I have two data.frame one containing partial name and the other one containing full name as follow
partial <- data.frame( "partial.name" = c("Apple", "Apple", "WWF",
"wizz air", "WeMove.eu", "ILU")
full <- data.frame("full.name" = c("Apple Inc", "wizzair", "We Move Europe",
"World Wide Fundation (WWF)", "(ILU)", "Ilusion")
In the ideal world, I would love to have a table like this (my real partial df has 12 794 rows)
print(partial)
partial full
Apple Apple Inc
Apple Apple Inc
WWF World Wide Fundation (WWF)
wizz air wizzair
WeMove.eu We Move Europe
... 12 794 total rows
For every row without an answer I would like to be NA
I tried many things, fuzzyjoin
with regex
, regex_left_join
even with the package sqldf
. I have some results but I know it would be better if regex_left_join
understand that I am looking for words I know in stringr
, boundary( type = c("word"))
exist but I do not know of to implement it.
For now, I just prepared the partial df, to get rid of the non-alphanumerical information and to make it lowercase.
partial$regex <- str_squish((str_replace_all(partial$partial.name, regex("\\W+"), " ")))
partial$regex <- tolower(partial$regex)
How can I match partial$partial.name
with full$full.name
based on the maximum number of words in common?
Partial string matching is time consuming to get right. I believe the Jaro-Winkler distance is a good candidate but you would need to spend time tweaking parameters. Here's an example to get you going.
library(stringdist)
partial <- data.frame( "partial.name" = c("Apple", "Apple", "WWF", "wizz air", "WeMove.eu", "ILU", 'None'), stringsAsFactors = F)
full <- data.frame("full.name" = c("Apple Inc", "wizzair", "We Move Europe", "World Wide Foundation (WWF)", "(ILU)", "Ilusion"), stringsAsFactors = F)

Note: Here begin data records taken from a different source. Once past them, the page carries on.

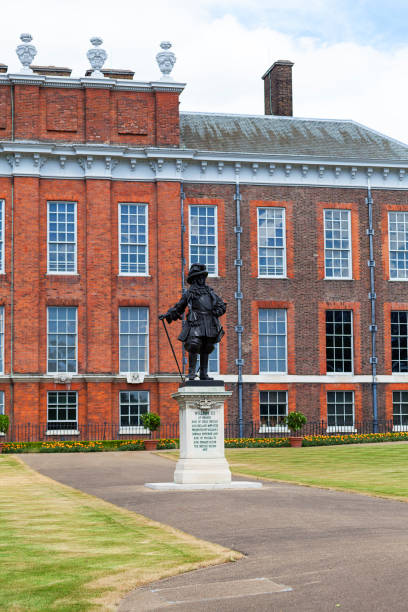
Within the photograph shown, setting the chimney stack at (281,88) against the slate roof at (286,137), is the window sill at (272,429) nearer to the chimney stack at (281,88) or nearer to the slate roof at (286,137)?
the slate roof at (286,137)

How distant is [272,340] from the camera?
37500 millimetres

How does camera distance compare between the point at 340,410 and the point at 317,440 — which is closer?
the point at 317,440

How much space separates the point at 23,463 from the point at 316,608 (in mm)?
19854

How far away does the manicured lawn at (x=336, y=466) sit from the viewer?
58.9ft

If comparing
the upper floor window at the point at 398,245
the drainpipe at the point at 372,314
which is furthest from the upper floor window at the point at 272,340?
the upper floor window at the point at 398,245

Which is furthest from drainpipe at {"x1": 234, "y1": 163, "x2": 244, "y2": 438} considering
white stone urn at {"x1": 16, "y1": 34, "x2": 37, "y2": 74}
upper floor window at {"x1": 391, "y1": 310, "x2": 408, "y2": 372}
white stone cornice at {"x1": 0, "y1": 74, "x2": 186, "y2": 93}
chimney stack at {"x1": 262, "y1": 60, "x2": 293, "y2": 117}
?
white stone urn at {"x1": 16, "y1": 34, "x2": 37, "y2": 74}

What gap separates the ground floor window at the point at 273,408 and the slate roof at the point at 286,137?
9760 millimetres

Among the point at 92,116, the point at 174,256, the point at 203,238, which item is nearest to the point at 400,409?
the point at 203,238

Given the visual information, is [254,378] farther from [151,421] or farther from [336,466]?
[336,466]

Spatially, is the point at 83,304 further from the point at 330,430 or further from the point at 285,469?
the point at 285,469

mydist <- function(partial, list_of_fulls, method='jw', p = 0, threshold = 0.4) {
find_dist <- function(first, second, method = method, p = p) {
stringdist(a = first, b = second, method = method, p = p)
}
distances <- unlist(lapply(list_of_fulls, function(full) find_dist(first = full, second = partial, method = method, p = p)))
# If the distance is too great assume NA
if (min(distances) > threshold) {
NA
} else {
closest_index <- which.min(distances)
list_of_fulls[closest_index]
}
}
partial$match <- unlist(lapply(partial$partial.name, function(partial) mydist(partial = partial, list_of_fulls = full$full.name, method = 'jw')))
partial
# partial.name match
#1 Apple Apple Inc
#2 Apple Apple Inc
#3 WWF World Wide Foundation (WWF)
#4 wizz air wizzair
#5 WeMove.eu We Move Europe
#6 ILU (ILU)
#7 None <NA>